_Given data:_
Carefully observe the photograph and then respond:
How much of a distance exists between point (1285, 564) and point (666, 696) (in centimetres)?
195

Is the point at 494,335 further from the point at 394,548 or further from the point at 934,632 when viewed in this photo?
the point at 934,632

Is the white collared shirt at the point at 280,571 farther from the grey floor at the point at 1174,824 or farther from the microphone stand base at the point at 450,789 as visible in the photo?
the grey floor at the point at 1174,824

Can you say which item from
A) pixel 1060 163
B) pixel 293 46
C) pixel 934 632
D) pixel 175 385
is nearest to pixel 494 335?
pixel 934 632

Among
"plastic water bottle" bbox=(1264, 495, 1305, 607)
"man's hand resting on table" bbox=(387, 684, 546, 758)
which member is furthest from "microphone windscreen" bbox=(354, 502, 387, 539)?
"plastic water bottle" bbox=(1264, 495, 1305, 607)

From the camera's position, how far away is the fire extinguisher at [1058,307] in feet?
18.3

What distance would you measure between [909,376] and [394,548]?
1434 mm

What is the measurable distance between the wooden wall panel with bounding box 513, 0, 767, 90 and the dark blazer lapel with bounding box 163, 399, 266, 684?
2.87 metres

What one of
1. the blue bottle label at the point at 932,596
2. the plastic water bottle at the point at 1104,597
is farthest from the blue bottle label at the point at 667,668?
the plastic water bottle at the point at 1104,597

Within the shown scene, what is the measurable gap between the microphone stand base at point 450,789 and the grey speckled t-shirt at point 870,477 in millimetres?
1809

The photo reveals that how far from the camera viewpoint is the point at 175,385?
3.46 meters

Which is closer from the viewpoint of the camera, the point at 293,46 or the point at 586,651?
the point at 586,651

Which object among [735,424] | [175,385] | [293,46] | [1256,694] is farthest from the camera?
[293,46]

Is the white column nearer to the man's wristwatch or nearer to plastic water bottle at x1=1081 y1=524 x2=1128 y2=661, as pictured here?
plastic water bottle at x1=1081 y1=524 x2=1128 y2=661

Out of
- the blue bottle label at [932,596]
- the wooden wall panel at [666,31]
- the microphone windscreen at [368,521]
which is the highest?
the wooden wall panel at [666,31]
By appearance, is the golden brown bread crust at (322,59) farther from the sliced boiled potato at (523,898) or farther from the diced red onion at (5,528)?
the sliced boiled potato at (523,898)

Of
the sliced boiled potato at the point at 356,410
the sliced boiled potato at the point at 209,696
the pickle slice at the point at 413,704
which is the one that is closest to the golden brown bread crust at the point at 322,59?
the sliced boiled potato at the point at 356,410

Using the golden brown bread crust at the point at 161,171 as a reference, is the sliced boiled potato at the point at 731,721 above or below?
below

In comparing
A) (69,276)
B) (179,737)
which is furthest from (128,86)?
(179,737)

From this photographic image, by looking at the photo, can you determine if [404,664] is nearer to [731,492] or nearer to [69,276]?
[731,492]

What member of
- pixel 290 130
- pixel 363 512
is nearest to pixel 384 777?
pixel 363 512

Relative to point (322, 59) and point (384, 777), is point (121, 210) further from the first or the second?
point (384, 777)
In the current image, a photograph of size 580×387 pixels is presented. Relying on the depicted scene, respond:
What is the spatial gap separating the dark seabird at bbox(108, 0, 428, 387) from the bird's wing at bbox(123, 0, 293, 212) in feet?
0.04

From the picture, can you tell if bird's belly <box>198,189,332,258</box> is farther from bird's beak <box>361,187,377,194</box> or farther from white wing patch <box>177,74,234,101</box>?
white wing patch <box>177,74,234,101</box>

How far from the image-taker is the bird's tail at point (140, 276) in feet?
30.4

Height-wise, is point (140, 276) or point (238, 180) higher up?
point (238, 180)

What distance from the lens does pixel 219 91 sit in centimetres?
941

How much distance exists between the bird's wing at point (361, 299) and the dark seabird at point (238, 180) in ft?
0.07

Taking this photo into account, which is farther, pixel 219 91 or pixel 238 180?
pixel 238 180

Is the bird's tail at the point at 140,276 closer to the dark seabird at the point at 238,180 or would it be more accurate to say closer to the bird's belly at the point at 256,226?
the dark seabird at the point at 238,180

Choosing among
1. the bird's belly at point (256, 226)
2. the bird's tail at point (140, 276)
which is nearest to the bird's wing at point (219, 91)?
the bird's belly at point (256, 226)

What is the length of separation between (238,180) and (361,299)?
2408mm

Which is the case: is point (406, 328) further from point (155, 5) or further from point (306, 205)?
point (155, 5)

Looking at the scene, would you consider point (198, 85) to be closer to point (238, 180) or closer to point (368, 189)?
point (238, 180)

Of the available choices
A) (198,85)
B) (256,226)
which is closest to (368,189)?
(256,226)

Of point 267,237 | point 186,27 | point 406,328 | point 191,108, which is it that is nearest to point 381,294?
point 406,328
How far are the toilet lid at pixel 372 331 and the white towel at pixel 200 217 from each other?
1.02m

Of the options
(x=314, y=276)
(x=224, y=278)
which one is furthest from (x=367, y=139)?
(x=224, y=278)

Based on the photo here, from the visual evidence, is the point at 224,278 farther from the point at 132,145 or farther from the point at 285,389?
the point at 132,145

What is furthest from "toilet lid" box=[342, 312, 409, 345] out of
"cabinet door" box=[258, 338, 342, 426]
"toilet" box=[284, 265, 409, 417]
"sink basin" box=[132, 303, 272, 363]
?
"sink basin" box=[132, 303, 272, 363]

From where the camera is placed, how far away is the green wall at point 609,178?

_Given exercise:_
Copy every item above word for word, leaving out nothing and changing nothing.

_Problem solution:_
Carefully observe the photograph and then respond:
How much of a distance exists between point (1285, 564) and point (666, 696) (in centimetres)?
195

Is the point at 494,335 further from the point at 394,548 or further from the point at 934,632 when viewed in this photo?
the point at 934,632

Is the white collared shirt at the point at 280,571 farther from the grey floor at the point at 1174,824 or farther from the microphone stand base at the point at 450,789 as visible in the photo?
the grey floor at the point at 1174,824

Can you say which item from
A) pixel 1060 163
B) pixel 293 46
C) pixel 934 632
D) pixel 175 385
is nearest to pixel 494 335?
pixel 934 632

Among
"plastic water bottle" bbox=(1264, 495, 1305, 607)
"man's hand resting on table" bbox=(387, 684, 546, 758)
which member is furthest from "microphone windscreen" bbox=(354, 502, 387, 539)?
"plastic water bottle" bbox=(1264, 495, 1305, 607)

From the camera's position, how far away is the fire extinguisher at [1058,307] in feet?
18.3

What distance would you measure between [909,376] and [394,548]?
1434 mm

What is the measurable distance between the wooden wall panel with bounding box 513, 0, 767, 90 and the dark blazer lapel with bounding box 163, 399, 266, 684?
2.87 metres

What one of
1. the blue bottle label at the point at 932,596
2. the plastic water bottle at the point at 1104,597
is farthest from the blue bottle label at the point at 667,668?
the plastic water bottle at the point at 1104,597

Within the shown scene, what is the measurable gap between the microphone stand base at point 450,789 and the grey speckled t-shirt at point 870,477 in millimetres?
1809

The photo reveals that how far from the camera viewpoint is the point at 175,385?
3.46 meters

Which is closer from the viewpoint of the camera, the point at 293,46 or the point at 586,651?
the point at 586,651

Which object among [735,424] | [175,385] | [293,46] | [1256,694] is farthest from the camera?
[293,46]

Is the white column nearer to the man's wristwatch or nearer to plastic water bottle at x1=1081 y1=524 x2=1128 y2=661, as pictured here?
plastic water bottle at x1=1081 y1=524 x2=1128 y2=661

Out of
- the blue bottle label at [932,596]
- the wooden wall panel at [666,31]
- the microphone windscreen at [368,521]
which is the highest?
the wooden wall panel at [666,31]
By appearance, is the golden brown bread crust at (322,59) farther from the sliced boiled potato at (523,898) or farther from the diced red onion at (5,528)?
the sliced boiled potato at (523,898)

Of
the sliced boiled potato at the point at 356,410
the sliced boiled potato at the point at 209,696
the pickle slice at the point at 413,704
which is the one that is closest to the golden brown bread crust at the point at 322,59?
the sliced boiled potato at the point at 356,410

Using the golden brown bread crust at the point at 161,171 as a reference, is the sliced boiled potato at the point at 731,721 above or below?
below

In comparing
A) (69,276)
B) (179,737)
which is furthest from (128,86)?
(179,737)

From this photographic image, by looking at the photo, can you determine if [404,664] is nearer to [731,492] or nearer to [69,276]?
[731,492]

What member of
- pixel 290 130
- pixel 363 512
is nearest to pixel 384 777?
pixel 363 512

Relative to point (322, 59) and point (384, 777), is point (121, 210) further from the first or the second?
point (384, 777)
In the current image, a photograph of size 580×387 pixels is presented. Relying on the depicted scene, respond:
What is the spatial gap separating the dark seabird at bbox(108, 0, 428, 387) from the bird's wing at bbox(123, 0, 293, 212) in feet?
0.04

From the picture, can you tell if bird's belly <box>198,189,332,258</box> is farther from bird's beak <box>361,187,377,194</box> or farther from white wing patch <box>177,74,234,101</box>?
white wing patch <box>177,74,234,101</box>

How far from the image-taker is the bird's tail at point (140, 276) in feet?
30.4

Height-wise, is point (140, 276) or point (238, 180) higher up?
point (238, 180)

What distance from the lens does pixel 219 91 sit in centimetres?
941

How much distance exists between the bird's wing at point (361, 299) and the dark seabird at point (238, 180) in ft?
0.07

Taking this photo into account, which is farther, pixel 219 91 or pixel 238 180?
pixel 238 180

Is the bird's tail at the point at 140,276 closer to the dark seabird at the point at 238,180 or would it be more accurate to say closer to the bird's belly at the point at 256,226?
the dark seabird at the point at 238,180

Choosing among
1. the bird's belly at point (256, 226)
2. the bird's tail at point (140, 276)
which is nearest to the bird's wing at point (219, 91)?
the bird's belly at point (256, 226)

What is the length of separation between (238,180) and (361,299)?
2408mm

Which is the case: is point (406, 328) further from point (155, 5) or further from point (306, 205)?
point (155, 5)

Looking at the scene, would you consider point (198, 85) to be closer to point (238, 180) or closer to point (368, 189)?
point (238, 180)

Of the available choices
A) (198,85)
B) (256,226)
which is closest to (368,189)?
(256,226)

Of point 267,237 | point 186,27 | point 406,328 | point 191,108, which is it that is nearest to point 381,294?
point 406,328
How far are the toilet lid at pixel 372 331 and the white towel at pixel 200 217 from each other?
1.02m

Of the options
(x=314, y=276)
(x=224, y=278)
which one is furthest from (x=367, y=139)?
(x=224, y=278)

Based on the photo here, from the visual evidence, is the point at 224,278 farther from the point at 132,145 or farther from the point at 285,389?
the point at 132,145

What is furthest from "toilet lid" box=[342, 312, 409, 345] out of
"cabinet door" box=[258, 338, 342, 426]
"toilet" box=[284, 265, 409, 417]
"sink basin" box=[132, 303, 272, 363]
?
"sink basin" box=[132, 303, 272, 363]

From where the camera is placed, how far away is the green wall at point 609,178?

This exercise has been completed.